▸ **Goal**
Copy the following lines word for word, without changing anything.

▸ **Entries supplied**
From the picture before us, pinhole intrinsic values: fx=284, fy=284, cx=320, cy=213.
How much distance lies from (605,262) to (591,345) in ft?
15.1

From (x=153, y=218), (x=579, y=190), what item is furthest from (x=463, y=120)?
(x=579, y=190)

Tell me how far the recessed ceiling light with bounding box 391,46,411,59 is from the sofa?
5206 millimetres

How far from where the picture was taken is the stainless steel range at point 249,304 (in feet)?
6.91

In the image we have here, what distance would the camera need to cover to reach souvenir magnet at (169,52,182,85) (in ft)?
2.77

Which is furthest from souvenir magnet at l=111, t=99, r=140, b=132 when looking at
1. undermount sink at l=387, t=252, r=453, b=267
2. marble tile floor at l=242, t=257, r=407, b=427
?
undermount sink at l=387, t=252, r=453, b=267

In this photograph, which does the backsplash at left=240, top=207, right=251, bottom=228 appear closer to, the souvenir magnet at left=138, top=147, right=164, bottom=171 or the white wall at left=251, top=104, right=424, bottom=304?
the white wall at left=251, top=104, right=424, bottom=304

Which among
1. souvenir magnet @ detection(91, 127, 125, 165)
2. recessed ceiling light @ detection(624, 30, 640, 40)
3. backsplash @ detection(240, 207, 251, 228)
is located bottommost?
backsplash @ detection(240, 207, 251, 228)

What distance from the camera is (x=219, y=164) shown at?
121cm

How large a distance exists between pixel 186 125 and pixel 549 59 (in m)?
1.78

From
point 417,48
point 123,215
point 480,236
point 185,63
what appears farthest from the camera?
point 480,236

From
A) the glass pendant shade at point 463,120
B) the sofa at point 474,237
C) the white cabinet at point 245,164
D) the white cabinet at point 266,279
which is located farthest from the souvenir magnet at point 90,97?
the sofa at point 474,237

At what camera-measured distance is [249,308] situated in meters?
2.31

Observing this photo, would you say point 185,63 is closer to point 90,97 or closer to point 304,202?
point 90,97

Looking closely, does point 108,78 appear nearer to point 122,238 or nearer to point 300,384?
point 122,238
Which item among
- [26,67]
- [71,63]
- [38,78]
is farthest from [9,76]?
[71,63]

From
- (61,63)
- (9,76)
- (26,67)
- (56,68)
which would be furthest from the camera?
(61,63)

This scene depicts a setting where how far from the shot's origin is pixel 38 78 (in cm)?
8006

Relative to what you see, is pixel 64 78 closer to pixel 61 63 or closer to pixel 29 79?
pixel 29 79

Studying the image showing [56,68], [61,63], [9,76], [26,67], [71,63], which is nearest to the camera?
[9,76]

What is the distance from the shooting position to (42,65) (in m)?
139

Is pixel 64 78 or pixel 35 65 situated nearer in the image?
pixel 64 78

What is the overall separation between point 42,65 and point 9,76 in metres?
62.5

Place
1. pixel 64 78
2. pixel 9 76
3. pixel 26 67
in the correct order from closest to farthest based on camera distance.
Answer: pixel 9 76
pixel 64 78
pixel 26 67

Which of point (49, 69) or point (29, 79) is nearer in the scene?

▸ **Solution for this problem**
From the picture before us, pinhole intrinsic values: fx=284, fy=284, cx=320, cy=213.
How much distance lies from (605,262) to (591,345) in ft?
15.1

From (x=153, y=218), (x=579, y=190), what item is furthest from (x=463, y=120)?
(x=579, y=190)

Tell me how far the recessed ceiling light with bounding box 391,46,411,59 is from the sofa?
5206 millimetres

How far from where the picture was taken is the stainless steel range at point 249,304 (in feet)?
6.91

In the image we have here, what distance would the camera need to cover to reach souvenir magnet at (169,52,182,85) (in ft)?
2.77

Which is furthest from souvenir magnet at l=111, t=99, r=140, b=132 when looking at
1. undermount sink at l=387, t=252, r=453, b=267
2. marble tile floor at l=242, t=257, r=407, b=427
?
undermount sink at l=387, t=252, r=453, b=267

In this photograph, which does the backsplash at left=240, top=207, right=251, bottom=228 appear closer to, the souvenir magnet at left=138, top=147, right=164, bottom=171 or the white wall at left=251, top=104, right=424, bottom=304?
the white wall at left=251, top=104, right=424, bottom=304

Which among
1. souvenir magnet @ detection(91, 127, 125, 165)
2. recessed ceiling light @ detection(624, 30, 640, 40)
3. backsplash @ detection(240, 207, 251, 228)
is located bottommost?
backsplash @ detection(240, 207, 251, 228)

What distance from the camera is (x=219, y=164) shown at?
121cm

How large a distance exists between pixel 186 125 and pixel 549 59 (in m)?
1.78

From
point 417,48
point 123,215
point 480,236
point 185,63
what appears farthest from the camera?
point 480,236

From
A) the glass pendant shade at point 463,120
B) the sofa at point 474,237
C) the white cabinet at point 245,164
D) the white cabinet at point 266,279
which is located farthest from the souvenir magnet at point 90,97?
the sofa at point 474,237

At what camera-measured distance is [249,308] situated in meters?
2.31

Observing this photo, would you say point 185,63 is closer to point 90,97 or closer to point 304,202?
point 90,97

Looking closely, does point 108,78 appear nearer to point 122,238 or nearer to point 300,384?
point 122,238
Which item among
- [26,67]
- [71,63]
- [38,78]
is farthest from [9,76]?
[71,63]

From
- (61,63)
- (9,76)
- (26,67)
- (56,68)
which would be furthest from the camera?
(61,63)

This scene depicts a setting where how far from the shot's origin is pixel 38 78 (in cm)?
8006

Relative to what you see, is pixel 64 78 closer to pixel 61 63 or closer to pixel 29 79?
pixel 29 79

Studying the image showing [56,68], [61,63], [9,76], [26,67], [71,63], which is nearest to the camera?
[9,76]

What is the distance from the shooting position to (42,65) (in m)?
139

Is pixel 64 78 or pixel 35 65 situated nearer in the image?
pixel 64 78

What is the overall separation between point 42,65 and point 9,76 in metres?
62.5

Place
1. pixel 64 78
2. pixel 9 76
3. pixel 26 67
in the correct order from closest to farthest based on camera distance.
Answer: pixel 9 76
pixel 64 78
pixel 26 67

Which of point (49, 69) or point (29, 79) is nearer in the scene?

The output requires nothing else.